ACP receives another approval
The Atlantic Coast Pipeline (ACP) received another regulatory approval the week that it received conditional water permits from the Virginia State Water Control Board. This latest regulatory approval comes from the National Park Service.
“This week the National Park Service issued Construction and Right of Way permits for the Blue Ridge Parkway crossing,” said Dominion Energy spokesperson Aaron Ruby. “The agency concluded that the crossing is consistent with the long-term conservation of scenery, wildlife and cultural resources under the agency’s care. The agency’s approval was reached after more than three years of careful study and meaningful engagement with the public and other agencies.”
Ruby said the ACP will be installed through a tunnel 800 feet below the Blue Ridge Parkway using a technique known as a Horizontal Directional Drill.
The 600-mile ACP natural gas project will start in West Virginia, spanning Virginia and ending in North Carolina. The pipeline’s route is set to span Buckingham County.
In January 2017, county supervisors approved a special use permit for a hotly-contested 53,783-horsepower compressor station, slated to be constructed between Shelton Store and Union Hill roads on Route 56. The project’s development has drawn protest from residents in Buckingham.
The Dec. 12 receipt of conditional water permits followed a series of public comment sessions over the summer, one of which took place at Longwood University. The hearing at Longwood included about 23 people who spoke in favor of the ACP and approved the draft water quality certifications, while 51 spoke against the pipeline and in support of denying the certifications.
The Federal Energy Regulatory Commission (FERC) approved a Certificate of Public Convenience and Necessity for the ACP and Supply Header on Oct. 13. According to Ruby, the FERC approval is the main regulatory approval needed prior to the beginning of construction.
Friends of Buckingham filed a Request for Rehearing on Nov. 13 with FERC regarding FERC’s decision to issue a public convenience and necessity certificate for the ACP.
“A Request for Rehearing is the next step we are taking legally to stop the (ACP),” said Heidi Dhivya Berthoud, of Friends of Buckingham. “We have done this for our friends and neighbors so that we can all preserve our ability to take further legal action against FERC for the crimes they are committing against Buckingham County.”
Friends of Buckingham also requested a Motion for Stay, which, if successful, would halt any progress on the project.

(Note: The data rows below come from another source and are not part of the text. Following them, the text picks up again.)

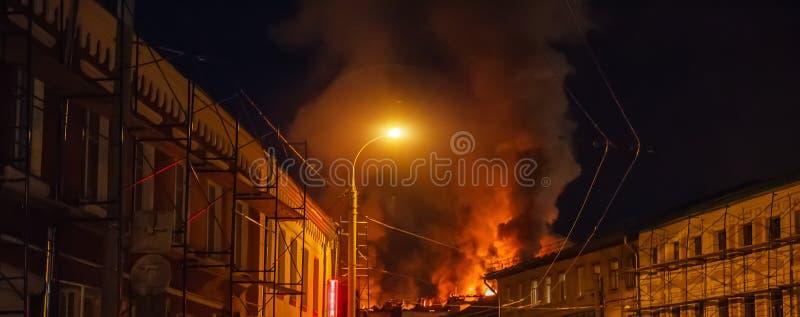 Fuego de la noche en la construcción de viviendas Concepto de la tragedia del desastre y del accidente del fuego imagen de archivo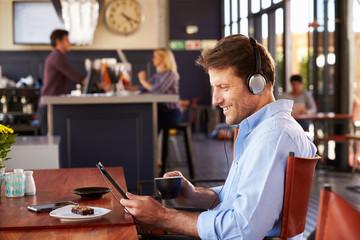 Man using digital tablet in a coffee shop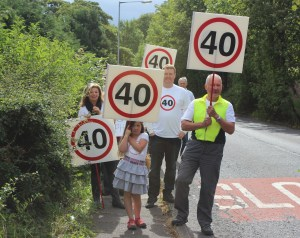Greg (on the right in the hi-vis jacket) campaigning for lower speed limits on Turton Road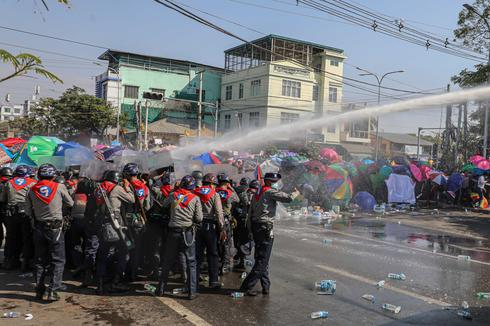 Myanmar police fire to disperse protest as demonstrations spread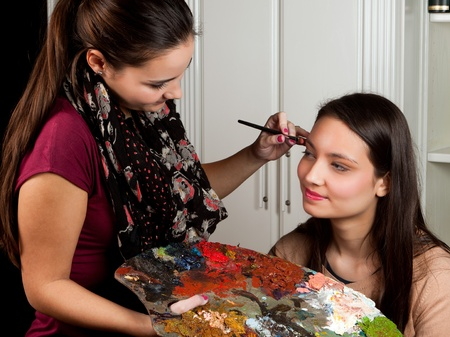 Female make-up artist working with a painters palet in her hands photo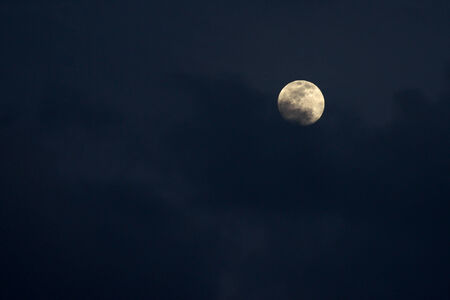 A night sky with clouds obscuring part of the full moon.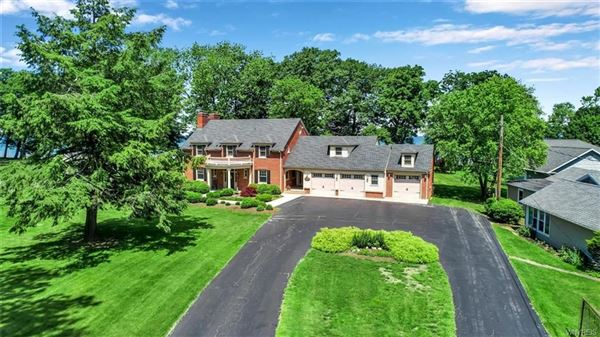 this exceptional lakefront residence has captivating views of Lake Erie luxury properties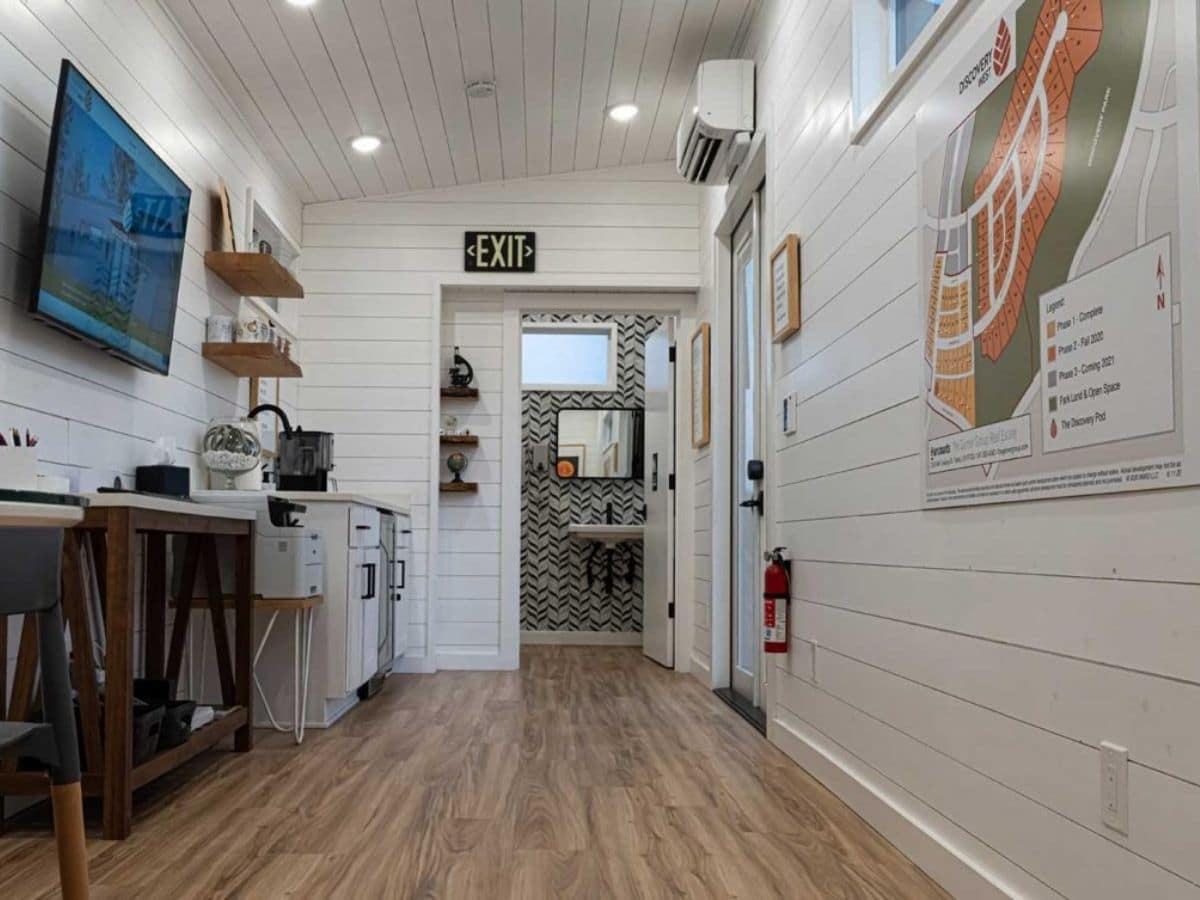 White shiplap walls and light wood floors with open door to bathroom in background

“FERC may rule on the Request for Rehearing and the Stay, or it may choose not to,” Berthoud said in a press release. “But no matter the outcome, this will open the door for further litigation.”
According to the release, the Friends of Buckingham filing asserts that FERC and Dominion have failed to provide sufficient analysis and information on the environmental, cultural, historical, economic and socio-economic impacts of the project in Buckingham County.